Всеобщее равенство чувств

   Садизм — это болезнь, присущая большинству. В толковых словарях можно прочесть: “Садизм — 1) Сексуальное отклонение, связанное с желанием причинить партнеру боль. 2) Ненормальное пристрастие к жестокости и истязаниям”.
   Хотелось бы узнать, кто устанавливал нормы, и могут ли они здесь присутствовать вообще? Садистом можно считать каждого, кто испытывает положительные эмоции при мыслях о чужом страдании. Дяденька, зарезавший множество граждан, ничем не хуже тетеньки, лишь мысленно зарезавшей кого-то одного. Глупо считать садистами только тех, кто не способен сдержаться. Может ли существовать в природе развитой, умственно полноценный человек, ни разу не испытавший удовольствия при мысли о чужом страдании? Наверное, нет. Садизм — болезнь излечимая, но желающих лечиться крайне мало. От садизма избавляет только одно — отсутствие личных душевных страданий. Очень немногие духовно развитые люди сумели добиться успеха в этом. Все остальные наслаждаются садизмом как единственным лекарством, способным заглушить собственную боль. Садизм и насилие часто соприкасаются, но это разные явления. Равнодушного палача, исполняющего свой долг без всякого удовольствия, садистом назвать нельзя.
   Наше непонимание законов жизни порождает вечное несогласие с ними. Нас мучает буквально все: сильный ветер и слабый дождь, глупость правительства и мудрость соседа. Другими словами, нас мучает ограниченность собственных возможностей. Установленное Богом неравенство истязает людей обязательностью ограничений. У каждого человека свой потолок возможностей и соответствующие ограничения. Но все одинаково чувствуют боль и равны перед смертью. Hаиболее легкий способ установить равенство с ближним — это причинить ему боль. Единственное реальное равенство в природе — это равенство чувств. Борьбу людей за равенство чувств можно увидеть повсюду. Человек, страдающий при виде чужого богатства, использует любую возможность поделиться с богатым своим чувством боли. Когда “богатые тоже плачут”, измученный завистью человек испытывает наслаждение. Состоятельным людям любят портить нервы или имущество, иногда у них отнимают физическое здоровье или жизнь. Каждый садист действует согласно своему вкусу и в меру собственных сил. Но когда невыносимую жажду садистических удовольствий начинает испытывать все общество, садисты объединяют усилия и делают РЕВОЛЮЦИЮ.
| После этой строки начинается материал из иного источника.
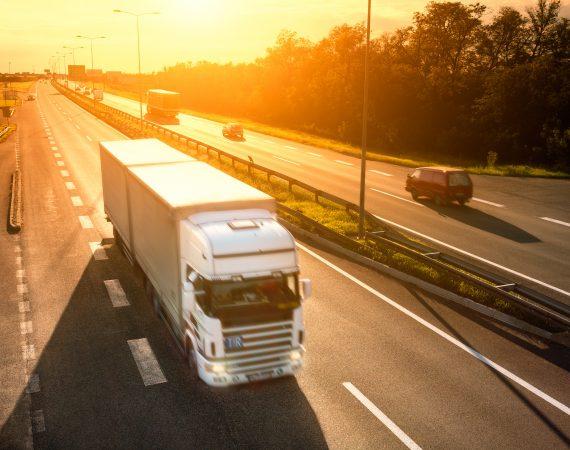 https://diamondvanlines.com/wp-content/uploads/2017/08/29382470_xxl-White-truck-in-motion-blur-on-the-highway-at-sunset-570x450.jpg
   Эпоха перемен радует людей безнаказанностью преступлений и возможностью насладиться чужими страданиями в полной мере. Все, кто мучил завистников своим превосходством, платят сполна.
   Ликующий народ рубит головы королям, добивает штыками императорских дочерей, топит в проруби священников, глумится над мудростью ученых, вешает удачливых политиков, уничтожает состояние богатых. Охваченные садистическим экстазом, люди убивают ближних за курицу или корову, пишут доносы на родственников и друзей, предают огню хижину соседа.
   У каждой революции свой лозунг: кто-то требует конституции, кто-то парламента. Но в реальности людям нужен не парламент, а врач-психиатр.
   Садизм — это социальная болезнь. В животном мире существует только естественное, необходимое насилие, лишенное всякого садизма. Волчью стаю превосходство вожака не мучает, здесь каждый знает свое место. Лев раздирает буйвола именем собственного голода, а вполне сытые люди истребляют друг друга ИМЕНЕМ ПРАЗДНИКА САДИСТОВ — то есть революции.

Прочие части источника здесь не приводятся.